His studies at the Weizmann Institute were first focused on energy conversion processes and systems, with an emphasis on membrane transport. He, together with Ora Kedem and Aharon Katzir, developed a new approach to such systems — non-equilibrium thermodynamics. As of the mid-seventies, his group started to study (in addition to thermodynamics of transport processes through biological membranes) the properties, kinetics, and proton-pump activity of bacteriorhodopsin in the purple membrane of archaea (wrongly considered then as halobacteria). These were the first years of studying bacteriorhodopsin and his group published ample of papers in leading journals about this. When Roy approached retirement, he mainly focused on mathematical modeling of molecular machines.

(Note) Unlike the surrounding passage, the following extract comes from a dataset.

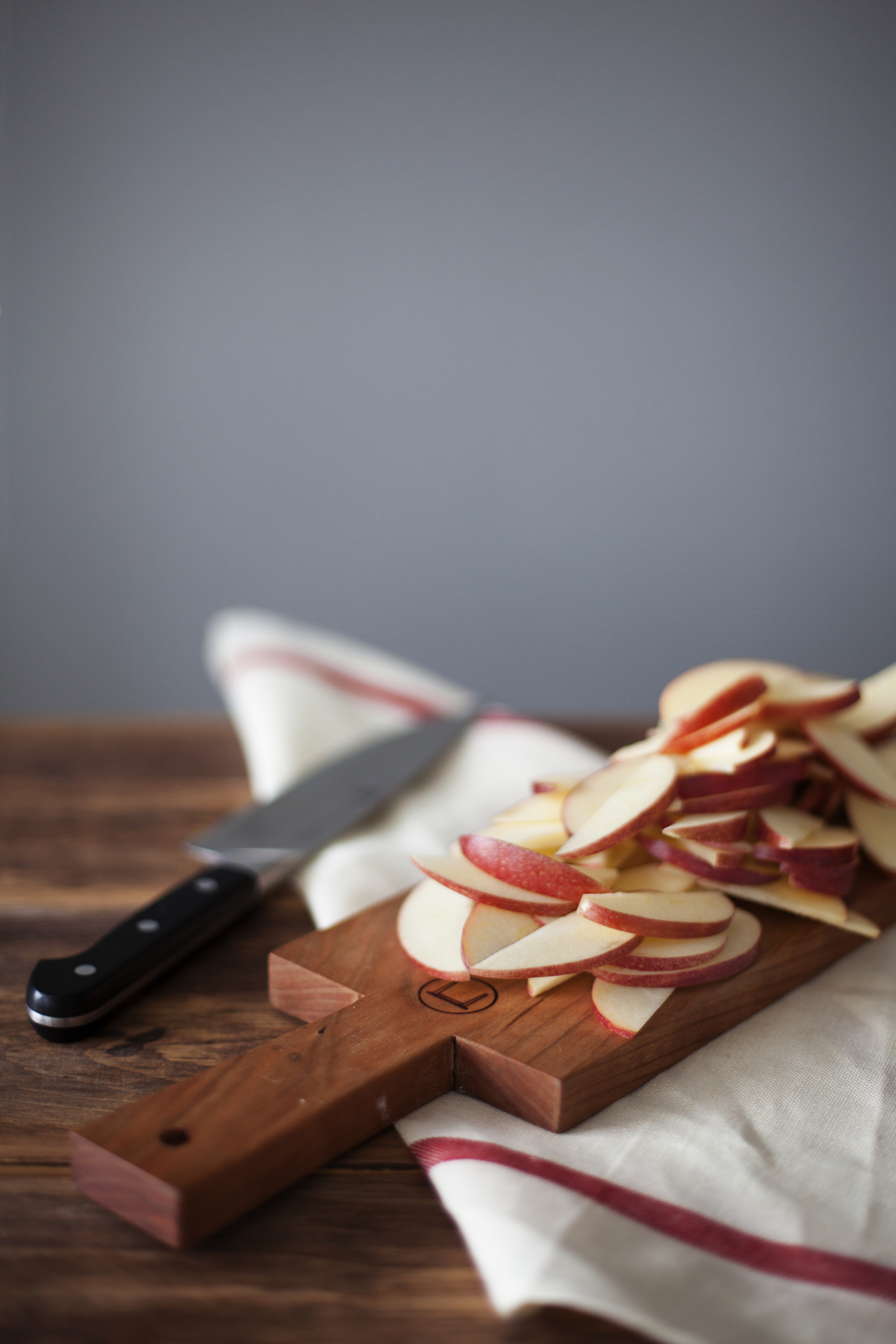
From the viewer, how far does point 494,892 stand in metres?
0.72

These included, among many others, microscopic reversibility in enzyme kinetics, electrochemical potential, and the mechanism of rotation of the flagellar motor.

Roy was loved by his acquaintances because, in addition to being a superb and very clever scientist, he was a descent and modest person, humane, a knowledgeable conversation man, and a very dear individual. May his memory be blessed.